(58)【調査した分野】(Int.Cl.,DB名)
【発明の概要】
【発明が解決しようとする課題】
【0004】
ここで、刈取部によって刈り取られた穀稈等をフィードチェーンに供給して脱穀処理する作業行う場合、作業者あるいは運転者は、フィードチェーンの回転速度を作業状態に適した回転速度に減速することが必要である。しかしながら、特許文献1に記載のコンバインでは、エンジンの動力がカウンタケースを経由して、フィードチェーンの他に、刈取部、選別部及び排藁処理部等にも伝達可能とされているため、フィードチェーンの回転速度だけを変速することができない。したがって、作業者あるいは運転者にとっては、フィードチェーンの回転速度を作業状態に適した回転速度に減速することが容易でない。

演習: 上に示したフィードチェーンの変速に関する特許文を、一字も変えずに全文出力してもらえますか？ このデータは今回の作業とは関係ありません。

提供データ:
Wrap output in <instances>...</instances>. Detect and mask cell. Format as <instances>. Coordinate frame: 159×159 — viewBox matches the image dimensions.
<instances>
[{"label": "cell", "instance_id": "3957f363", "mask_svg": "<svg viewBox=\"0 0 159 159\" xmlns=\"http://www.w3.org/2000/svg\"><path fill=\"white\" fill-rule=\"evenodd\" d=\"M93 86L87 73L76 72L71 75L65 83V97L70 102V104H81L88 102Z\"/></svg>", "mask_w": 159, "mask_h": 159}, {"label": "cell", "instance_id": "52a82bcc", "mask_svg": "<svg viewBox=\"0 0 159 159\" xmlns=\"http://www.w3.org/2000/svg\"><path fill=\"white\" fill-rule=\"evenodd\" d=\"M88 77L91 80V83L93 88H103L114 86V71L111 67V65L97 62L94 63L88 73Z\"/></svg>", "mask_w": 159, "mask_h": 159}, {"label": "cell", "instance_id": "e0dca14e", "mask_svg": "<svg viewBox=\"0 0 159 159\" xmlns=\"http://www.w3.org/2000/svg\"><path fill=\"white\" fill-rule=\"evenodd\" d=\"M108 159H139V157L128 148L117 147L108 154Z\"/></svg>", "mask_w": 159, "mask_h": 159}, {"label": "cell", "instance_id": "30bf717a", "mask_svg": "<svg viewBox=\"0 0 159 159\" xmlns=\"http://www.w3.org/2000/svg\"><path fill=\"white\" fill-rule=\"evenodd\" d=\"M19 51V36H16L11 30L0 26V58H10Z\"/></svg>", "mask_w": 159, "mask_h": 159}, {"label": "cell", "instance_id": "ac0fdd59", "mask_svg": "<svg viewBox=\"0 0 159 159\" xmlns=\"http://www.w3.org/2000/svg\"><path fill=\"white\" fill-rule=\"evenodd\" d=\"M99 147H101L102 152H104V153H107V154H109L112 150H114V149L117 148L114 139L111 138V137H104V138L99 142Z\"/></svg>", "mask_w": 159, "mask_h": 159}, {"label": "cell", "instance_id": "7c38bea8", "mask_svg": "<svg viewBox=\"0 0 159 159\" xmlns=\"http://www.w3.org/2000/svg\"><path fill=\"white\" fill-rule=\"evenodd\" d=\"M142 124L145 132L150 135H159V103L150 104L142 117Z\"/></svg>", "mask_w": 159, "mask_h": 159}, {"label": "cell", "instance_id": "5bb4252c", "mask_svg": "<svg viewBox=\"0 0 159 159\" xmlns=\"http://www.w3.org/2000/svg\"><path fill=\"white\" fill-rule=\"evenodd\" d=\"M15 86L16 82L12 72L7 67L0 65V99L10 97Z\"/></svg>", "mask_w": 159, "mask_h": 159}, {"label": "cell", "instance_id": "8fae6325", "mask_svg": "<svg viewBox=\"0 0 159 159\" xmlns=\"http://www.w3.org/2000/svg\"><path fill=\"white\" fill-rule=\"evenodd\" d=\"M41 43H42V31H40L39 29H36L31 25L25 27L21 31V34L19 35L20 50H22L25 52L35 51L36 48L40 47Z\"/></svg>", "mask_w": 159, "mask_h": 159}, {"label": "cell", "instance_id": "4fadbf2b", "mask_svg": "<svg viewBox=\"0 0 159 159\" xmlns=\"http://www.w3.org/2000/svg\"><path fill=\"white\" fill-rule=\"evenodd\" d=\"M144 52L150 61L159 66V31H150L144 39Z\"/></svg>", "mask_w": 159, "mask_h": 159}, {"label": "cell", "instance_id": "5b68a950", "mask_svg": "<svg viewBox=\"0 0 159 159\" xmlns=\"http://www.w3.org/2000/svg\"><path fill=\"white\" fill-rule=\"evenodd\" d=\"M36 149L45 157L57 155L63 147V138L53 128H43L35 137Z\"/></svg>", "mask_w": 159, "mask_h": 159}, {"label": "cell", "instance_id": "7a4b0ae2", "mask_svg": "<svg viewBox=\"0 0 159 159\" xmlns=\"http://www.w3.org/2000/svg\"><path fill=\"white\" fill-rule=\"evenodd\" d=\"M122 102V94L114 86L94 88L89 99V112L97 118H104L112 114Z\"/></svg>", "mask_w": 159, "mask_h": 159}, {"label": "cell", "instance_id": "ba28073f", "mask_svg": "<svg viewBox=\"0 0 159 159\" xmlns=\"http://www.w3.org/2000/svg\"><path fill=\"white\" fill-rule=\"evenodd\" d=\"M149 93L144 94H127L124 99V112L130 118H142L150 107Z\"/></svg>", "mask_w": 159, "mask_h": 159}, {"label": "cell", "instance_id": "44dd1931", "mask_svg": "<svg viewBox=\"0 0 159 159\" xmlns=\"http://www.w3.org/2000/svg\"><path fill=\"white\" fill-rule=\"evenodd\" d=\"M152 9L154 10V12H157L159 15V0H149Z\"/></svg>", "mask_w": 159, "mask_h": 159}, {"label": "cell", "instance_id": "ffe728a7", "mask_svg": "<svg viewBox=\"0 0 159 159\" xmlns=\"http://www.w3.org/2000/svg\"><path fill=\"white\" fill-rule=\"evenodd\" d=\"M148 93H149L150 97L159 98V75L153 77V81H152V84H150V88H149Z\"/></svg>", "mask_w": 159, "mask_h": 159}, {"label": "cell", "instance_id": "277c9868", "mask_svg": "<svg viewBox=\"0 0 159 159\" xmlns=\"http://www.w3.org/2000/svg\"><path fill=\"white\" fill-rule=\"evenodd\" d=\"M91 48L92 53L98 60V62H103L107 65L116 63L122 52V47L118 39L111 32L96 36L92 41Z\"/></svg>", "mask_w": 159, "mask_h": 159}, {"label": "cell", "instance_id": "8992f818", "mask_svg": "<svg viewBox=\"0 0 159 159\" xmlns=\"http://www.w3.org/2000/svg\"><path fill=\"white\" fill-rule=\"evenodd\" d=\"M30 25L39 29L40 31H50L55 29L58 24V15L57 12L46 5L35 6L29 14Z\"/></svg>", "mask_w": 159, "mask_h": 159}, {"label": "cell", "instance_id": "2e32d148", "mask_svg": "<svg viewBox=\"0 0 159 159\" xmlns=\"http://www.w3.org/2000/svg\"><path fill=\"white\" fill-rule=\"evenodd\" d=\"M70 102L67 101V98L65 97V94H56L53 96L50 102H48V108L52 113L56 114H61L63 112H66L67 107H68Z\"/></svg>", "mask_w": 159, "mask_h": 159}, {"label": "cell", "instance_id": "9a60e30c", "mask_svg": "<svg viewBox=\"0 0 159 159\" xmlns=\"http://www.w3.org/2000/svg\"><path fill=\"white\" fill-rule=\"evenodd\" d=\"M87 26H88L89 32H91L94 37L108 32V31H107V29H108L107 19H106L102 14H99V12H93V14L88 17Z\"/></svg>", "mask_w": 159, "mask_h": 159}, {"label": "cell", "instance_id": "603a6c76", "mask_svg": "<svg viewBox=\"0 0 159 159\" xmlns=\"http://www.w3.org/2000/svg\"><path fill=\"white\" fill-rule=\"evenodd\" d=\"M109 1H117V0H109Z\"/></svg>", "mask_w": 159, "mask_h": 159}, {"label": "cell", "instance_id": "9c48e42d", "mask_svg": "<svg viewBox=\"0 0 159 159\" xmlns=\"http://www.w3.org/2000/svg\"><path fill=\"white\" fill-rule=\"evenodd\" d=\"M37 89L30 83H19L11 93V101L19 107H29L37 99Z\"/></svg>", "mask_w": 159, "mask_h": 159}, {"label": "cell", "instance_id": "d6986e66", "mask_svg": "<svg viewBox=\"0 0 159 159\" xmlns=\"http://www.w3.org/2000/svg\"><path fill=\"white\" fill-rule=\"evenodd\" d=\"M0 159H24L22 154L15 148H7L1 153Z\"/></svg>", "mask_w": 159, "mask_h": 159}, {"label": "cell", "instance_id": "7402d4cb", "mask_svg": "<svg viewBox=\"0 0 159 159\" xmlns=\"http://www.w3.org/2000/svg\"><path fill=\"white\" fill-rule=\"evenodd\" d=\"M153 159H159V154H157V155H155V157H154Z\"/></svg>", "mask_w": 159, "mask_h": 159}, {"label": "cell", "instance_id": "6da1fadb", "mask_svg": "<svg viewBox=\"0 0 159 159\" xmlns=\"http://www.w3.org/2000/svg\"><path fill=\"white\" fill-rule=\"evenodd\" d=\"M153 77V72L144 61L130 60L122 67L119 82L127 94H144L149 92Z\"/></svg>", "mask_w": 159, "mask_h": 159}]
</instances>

演習の出力:
(58)【調査した分野】(Int.Cl.,DB名)
【発明の概要】
【発明が解決しようとする課題】
【0004】
ここで、刈取部によって刈り取られた穀稈等をフィードチェーンに供給して脱穀処理する作業行う場合、作業者あるいは運転者は、フィードチェーンの回転速度を作業状態に適した回転速度に減速することが必要である。しかしながら、特許文献1に記載のコンバインでは、エンジンの動力がカウンタケースを経由して、フィードチェーンの他に、刈取部、選別部及び排藁処理部等にも伝達可能とされているため、フィードチェーンの回転速度だけを変速することができない。したがって、作業者あるいは運転者にとっては、フィードチェーンの回転速度を作業状態に適した回転速度に減速することが容易でない。